Aus der Forschung

Arktischer Wolf vor der Polar 5 in Alert, Kanada. Bild: Stefan Hendricks/AWI
Forschungsflugzeug Polar 5 zeigt: Meereis in der Arktis wird dünner
Bei ihrer Arktisexpedition im Frühjahr untersuchten die Wissenschaftler vom AWI bei frostigen Temperaturen von bis zu -30°C die Dicke des Meereises, die Aerosolverteilung, die Ozonkonzentration und die Genauigkeit von Satellitenmessungen.

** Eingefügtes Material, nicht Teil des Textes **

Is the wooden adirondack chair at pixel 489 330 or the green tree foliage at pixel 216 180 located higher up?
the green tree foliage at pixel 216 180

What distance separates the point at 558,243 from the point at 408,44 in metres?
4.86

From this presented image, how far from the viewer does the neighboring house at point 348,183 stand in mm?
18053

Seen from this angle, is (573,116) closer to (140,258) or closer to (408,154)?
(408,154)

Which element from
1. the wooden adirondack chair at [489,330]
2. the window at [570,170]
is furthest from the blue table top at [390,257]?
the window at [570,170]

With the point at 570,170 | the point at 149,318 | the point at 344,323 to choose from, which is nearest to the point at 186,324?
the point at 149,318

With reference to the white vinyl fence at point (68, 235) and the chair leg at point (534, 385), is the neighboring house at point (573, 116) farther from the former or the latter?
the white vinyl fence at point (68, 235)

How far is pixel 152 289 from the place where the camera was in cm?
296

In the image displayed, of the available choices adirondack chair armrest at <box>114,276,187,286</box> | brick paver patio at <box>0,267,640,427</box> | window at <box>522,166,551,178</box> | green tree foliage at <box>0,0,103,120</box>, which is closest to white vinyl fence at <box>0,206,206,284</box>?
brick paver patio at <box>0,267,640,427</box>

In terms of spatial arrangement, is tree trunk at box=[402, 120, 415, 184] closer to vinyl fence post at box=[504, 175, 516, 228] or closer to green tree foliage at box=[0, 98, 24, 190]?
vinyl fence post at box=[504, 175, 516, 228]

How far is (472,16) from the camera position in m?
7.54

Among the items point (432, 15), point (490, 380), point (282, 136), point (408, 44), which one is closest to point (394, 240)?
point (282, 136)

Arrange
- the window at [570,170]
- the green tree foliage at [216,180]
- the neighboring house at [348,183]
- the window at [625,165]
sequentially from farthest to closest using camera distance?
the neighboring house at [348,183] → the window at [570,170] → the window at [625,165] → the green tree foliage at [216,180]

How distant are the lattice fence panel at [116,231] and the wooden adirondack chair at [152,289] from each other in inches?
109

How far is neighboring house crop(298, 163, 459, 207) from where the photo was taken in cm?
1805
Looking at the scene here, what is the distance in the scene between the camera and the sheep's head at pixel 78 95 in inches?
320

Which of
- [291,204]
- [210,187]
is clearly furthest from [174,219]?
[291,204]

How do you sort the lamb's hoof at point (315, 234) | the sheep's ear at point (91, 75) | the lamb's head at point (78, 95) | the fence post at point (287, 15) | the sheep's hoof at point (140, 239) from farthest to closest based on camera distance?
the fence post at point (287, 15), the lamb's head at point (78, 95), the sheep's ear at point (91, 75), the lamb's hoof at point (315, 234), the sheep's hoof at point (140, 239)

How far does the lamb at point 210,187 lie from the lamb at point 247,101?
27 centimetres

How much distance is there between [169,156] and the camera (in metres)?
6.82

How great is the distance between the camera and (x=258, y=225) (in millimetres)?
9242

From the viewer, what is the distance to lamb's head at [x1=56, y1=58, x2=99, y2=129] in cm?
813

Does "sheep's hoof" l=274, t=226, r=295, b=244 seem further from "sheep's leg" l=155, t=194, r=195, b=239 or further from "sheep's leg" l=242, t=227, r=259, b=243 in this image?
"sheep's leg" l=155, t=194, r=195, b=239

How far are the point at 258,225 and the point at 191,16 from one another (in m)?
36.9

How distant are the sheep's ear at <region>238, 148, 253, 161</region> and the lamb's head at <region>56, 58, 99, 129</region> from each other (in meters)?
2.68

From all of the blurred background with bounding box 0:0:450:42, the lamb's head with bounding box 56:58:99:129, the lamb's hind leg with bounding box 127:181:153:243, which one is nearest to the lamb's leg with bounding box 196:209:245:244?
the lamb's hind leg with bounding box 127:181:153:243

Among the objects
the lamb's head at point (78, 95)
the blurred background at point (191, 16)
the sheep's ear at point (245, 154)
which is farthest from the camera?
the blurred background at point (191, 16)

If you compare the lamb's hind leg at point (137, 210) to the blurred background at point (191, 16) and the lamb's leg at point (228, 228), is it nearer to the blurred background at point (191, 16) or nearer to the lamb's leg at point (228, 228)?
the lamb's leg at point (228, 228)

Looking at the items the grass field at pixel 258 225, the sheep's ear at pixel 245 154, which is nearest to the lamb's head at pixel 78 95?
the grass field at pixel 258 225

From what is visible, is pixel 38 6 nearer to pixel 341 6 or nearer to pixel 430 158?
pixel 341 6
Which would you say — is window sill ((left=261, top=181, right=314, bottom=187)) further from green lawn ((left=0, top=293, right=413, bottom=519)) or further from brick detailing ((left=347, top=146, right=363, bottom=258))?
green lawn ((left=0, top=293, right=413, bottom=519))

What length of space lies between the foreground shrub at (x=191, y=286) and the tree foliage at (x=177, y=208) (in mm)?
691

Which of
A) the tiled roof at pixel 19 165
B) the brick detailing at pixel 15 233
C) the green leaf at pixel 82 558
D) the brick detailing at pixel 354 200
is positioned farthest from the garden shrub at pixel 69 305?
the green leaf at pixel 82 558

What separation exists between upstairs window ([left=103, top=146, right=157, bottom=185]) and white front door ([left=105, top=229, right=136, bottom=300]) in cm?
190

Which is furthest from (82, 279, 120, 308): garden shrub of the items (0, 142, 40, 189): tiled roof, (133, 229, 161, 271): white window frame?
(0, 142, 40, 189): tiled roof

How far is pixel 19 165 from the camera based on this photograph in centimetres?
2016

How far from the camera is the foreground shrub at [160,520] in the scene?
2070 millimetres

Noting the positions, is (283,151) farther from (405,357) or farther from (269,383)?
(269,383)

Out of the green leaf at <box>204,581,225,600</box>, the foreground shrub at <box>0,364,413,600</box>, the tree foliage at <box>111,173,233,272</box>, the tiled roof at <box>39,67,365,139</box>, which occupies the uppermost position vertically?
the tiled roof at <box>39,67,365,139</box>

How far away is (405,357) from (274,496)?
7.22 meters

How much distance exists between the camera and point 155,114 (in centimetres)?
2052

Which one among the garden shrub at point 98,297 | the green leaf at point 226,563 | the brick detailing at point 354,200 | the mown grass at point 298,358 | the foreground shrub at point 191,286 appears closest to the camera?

Die Dicke des Meereises konnten die Forscher ermitteln, indem sie mit der Polar 5 eine vier Meter lange elektromagnetische Eisdickensonde an einem 80 Meter langen Seil in 15 Meter Höhe über die Eisoberfläche schleppten. So zeigt die vorläufige Auswertung der Messungen, dass das einjährige Meereis in der Beaufortsee dieses Jahr etwa 20-30 Zentimeter dünner ist als in den letzten beiden Jahren. „Ich würde erwarten, dass dieses dünne einjährige Meereis die Schmelzperiode im Sommer nicht übersteht“, schätzt Dr. Stefan Hendricks die Situation ein.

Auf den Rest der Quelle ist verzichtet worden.